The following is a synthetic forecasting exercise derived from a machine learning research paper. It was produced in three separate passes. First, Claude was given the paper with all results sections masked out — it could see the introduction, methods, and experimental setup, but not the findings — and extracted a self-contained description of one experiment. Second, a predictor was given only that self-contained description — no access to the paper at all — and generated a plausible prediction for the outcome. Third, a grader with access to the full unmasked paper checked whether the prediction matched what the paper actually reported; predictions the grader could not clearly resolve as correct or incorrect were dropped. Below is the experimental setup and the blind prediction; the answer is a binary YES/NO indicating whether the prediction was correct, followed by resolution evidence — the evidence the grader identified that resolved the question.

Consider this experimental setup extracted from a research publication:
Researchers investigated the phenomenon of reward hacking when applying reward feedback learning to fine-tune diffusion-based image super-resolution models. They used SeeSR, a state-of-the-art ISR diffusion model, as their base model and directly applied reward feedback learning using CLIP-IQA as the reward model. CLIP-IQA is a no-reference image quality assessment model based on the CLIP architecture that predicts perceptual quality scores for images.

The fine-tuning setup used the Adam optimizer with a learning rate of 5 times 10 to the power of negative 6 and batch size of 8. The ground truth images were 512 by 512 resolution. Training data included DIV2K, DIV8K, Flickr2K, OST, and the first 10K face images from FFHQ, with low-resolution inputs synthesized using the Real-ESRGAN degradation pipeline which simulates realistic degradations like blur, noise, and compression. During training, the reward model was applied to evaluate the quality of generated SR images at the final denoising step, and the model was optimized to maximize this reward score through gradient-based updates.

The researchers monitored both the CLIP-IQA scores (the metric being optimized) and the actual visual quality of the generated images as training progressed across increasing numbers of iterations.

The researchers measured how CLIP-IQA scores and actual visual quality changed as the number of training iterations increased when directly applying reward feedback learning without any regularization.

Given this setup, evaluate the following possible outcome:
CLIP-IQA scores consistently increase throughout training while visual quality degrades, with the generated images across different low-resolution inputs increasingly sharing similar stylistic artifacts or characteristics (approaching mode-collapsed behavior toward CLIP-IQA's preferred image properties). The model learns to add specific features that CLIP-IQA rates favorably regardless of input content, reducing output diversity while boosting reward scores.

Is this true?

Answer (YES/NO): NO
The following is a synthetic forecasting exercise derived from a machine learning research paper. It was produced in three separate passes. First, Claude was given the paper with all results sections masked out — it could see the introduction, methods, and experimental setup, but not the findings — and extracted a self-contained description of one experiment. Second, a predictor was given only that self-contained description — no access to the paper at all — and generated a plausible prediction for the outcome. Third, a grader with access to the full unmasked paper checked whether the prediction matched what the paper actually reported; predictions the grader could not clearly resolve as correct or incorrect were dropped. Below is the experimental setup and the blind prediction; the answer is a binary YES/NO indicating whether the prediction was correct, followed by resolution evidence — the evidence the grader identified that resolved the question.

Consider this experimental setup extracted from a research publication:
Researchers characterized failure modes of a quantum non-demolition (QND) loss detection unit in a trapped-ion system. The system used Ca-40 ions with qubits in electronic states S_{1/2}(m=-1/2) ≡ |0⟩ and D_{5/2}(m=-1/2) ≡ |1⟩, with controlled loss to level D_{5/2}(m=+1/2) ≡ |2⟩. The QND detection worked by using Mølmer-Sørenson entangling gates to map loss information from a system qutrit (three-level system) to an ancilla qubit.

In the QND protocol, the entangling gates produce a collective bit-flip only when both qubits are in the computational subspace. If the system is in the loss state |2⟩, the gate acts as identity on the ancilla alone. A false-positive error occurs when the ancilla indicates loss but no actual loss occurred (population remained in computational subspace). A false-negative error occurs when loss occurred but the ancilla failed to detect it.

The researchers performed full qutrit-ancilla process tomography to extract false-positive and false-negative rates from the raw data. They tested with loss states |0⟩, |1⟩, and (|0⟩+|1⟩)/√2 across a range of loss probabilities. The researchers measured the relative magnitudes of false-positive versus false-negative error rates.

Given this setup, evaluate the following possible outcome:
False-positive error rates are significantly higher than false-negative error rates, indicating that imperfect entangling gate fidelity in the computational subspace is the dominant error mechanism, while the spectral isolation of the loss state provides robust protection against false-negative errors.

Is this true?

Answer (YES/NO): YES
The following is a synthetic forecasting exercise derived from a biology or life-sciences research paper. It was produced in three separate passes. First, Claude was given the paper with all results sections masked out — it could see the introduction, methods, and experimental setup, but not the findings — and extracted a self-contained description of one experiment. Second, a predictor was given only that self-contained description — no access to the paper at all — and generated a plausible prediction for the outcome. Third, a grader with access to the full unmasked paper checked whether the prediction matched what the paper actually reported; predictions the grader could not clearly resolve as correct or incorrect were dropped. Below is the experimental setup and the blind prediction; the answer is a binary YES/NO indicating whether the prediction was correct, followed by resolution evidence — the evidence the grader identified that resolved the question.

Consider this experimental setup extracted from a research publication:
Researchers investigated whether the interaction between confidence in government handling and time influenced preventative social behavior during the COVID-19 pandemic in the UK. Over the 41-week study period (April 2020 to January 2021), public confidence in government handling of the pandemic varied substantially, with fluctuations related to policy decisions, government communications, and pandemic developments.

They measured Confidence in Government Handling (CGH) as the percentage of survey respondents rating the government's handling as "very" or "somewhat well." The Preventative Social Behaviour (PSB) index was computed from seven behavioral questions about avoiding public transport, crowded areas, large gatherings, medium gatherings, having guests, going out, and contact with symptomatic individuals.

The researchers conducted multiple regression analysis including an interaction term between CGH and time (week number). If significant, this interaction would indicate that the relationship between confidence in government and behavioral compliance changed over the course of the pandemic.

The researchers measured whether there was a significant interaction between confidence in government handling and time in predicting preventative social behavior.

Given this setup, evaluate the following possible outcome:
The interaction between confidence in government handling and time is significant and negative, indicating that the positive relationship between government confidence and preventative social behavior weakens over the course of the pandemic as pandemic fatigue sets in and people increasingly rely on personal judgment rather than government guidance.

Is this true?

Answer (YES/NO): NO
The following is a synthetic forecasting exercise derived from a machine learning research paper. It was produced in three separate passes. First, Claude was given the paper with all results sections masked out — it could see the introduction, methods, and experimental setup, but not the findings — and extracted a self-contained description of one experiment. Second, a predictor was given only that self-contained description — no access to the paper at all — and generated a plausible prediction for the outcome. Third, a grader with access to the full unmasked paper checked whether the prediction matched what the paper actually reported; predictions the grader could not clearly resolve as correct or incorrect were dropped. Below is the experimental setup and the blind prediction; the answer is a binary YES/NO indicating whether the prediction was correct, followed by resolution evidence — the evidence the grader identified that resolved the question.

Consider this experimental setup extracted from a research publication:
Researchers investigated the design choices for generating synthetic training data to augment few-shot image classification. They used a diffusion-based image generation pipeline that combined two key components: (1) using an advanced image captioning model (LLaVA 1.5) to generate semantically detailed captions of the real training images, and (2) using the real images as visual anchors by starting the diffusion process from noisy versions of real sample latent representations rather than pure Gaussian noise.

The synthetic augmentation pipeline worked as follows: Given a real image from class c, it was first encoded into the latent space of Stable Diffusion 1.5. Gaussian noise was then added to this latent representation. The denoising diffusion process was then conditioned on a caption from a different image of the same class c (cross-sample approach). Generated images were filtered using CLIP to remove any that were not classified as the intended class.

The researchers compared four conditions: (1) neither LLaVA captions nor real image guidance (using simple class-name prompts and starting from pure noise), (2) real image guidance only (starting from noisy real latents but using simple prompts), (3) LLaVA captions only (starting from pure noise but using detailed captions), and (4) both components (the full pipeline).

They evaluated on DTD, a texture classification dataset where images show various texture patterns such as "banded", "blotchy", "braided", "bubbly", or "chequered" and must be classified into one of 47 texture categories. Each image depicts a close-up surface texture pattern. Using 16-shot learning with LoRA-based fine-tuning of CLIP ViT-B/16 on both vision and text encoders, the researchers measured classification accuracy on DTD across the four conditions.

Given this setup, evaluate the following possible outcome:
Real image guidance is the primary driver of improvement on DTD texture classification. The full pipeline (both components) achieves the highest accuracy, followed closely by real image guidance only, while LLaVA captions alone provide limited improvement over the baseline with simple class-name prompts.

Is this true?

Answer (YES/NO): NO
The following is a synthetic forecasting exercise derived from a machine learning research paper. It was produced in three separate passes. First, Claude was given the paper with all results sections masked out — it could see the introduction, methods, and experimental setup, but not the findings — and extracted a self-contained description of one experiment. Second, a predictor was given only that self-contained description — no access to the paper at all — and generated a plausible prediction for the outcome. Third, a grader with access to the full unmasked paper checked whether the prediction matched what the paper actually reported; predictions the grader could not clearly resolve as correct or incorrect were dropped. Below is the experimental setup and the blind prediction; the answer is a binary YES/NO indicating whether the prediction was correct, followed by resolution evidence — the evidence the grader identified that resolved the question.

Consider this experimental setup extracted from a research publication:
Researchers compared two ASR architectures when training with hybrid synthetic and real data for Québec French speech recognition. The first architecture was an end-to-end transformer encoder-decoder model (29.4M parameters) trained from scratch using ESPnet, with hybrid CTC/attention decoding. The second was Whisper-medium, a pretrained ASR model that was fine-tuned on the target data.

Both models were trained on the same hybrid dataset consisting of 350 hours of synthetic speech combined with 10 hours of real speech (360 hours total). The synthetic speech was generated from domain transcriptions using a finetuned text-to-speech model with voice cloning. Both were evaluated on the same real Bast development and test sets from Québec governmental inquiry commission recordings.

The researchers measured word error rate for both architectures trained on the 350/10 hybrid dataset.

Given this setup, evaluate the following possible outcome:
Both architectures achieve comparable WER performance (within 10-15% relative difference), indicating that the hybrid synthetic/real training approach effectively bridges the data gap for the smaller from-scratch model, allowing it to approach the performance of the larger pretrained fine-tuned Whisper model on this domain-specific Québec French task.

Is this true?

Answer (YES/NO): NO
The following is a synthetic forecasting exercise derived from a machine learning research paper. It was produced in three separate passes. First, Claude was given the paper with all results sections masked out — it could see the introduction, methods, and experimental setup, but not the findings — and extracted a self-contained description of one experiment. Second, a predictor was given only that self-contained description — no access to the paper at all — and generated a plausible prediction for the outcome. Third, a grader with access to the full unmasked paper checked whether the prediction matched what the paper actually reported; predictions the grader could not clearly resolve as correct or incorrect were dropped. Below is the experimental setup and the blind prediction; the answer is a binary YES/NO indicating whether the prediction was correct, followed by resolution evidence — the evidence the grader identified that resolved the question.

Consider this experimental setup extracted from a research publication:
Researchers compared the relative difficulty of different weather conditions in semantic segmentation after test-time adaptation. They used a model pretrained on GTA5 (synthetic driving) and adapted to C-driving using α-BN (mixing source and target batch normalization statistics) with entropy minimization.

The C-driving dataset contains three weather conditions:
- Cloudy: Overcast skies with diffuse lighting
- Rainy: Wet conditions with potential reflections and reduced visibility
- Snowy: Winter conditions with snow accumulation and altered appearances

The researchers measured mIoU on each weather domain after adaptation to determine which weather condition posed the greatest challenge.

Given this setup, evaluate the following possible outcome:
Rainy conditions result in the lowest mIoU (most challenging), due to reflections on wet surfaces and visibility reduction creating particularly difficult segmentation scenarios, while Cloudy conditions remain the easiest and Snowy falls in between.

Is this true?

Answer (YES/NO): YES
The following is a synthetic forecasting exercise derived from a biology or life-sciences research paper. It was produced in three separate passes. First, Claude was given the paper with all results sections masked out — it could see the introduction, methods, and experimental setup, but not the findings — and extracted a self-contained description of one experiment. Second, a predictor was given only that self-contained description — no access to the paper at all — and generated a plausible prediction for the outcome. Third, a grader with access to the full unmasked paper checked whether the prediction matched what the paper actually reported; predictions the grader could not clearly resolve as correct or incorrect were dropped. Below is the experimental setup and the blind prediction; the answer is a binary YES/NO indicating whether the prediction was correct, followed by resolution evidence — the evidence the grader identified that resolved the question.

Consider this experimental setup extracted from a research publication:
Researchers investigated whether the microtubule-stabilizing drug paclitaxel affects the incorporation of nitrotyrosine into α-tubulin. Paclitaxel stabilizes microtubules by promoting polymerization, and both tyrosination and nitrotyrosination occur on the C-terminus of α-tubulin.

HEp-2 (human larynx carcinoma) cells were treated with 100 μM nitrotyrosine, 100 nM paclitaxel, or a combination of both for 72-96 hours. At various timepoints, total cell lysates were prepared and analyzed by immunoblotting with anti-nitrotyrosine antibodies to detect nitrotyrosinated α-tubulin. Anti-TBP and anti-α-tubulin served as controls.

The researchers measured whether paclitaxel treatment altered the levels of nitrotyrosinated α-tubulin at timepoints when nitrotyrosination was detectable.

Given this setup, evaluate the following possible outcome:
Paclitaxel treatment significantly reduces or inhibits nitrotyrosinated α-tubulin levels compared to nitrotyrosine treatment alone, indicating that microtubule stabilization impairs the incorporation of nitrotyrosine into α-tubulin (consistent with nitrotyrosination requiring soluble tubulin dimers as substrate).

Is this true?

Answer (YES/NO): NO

WHAT TO WORK ON: From the material given, work out how many lines hold the string "prompts"; state that number and nothing further.

OUTPUT OF THE TASK: 2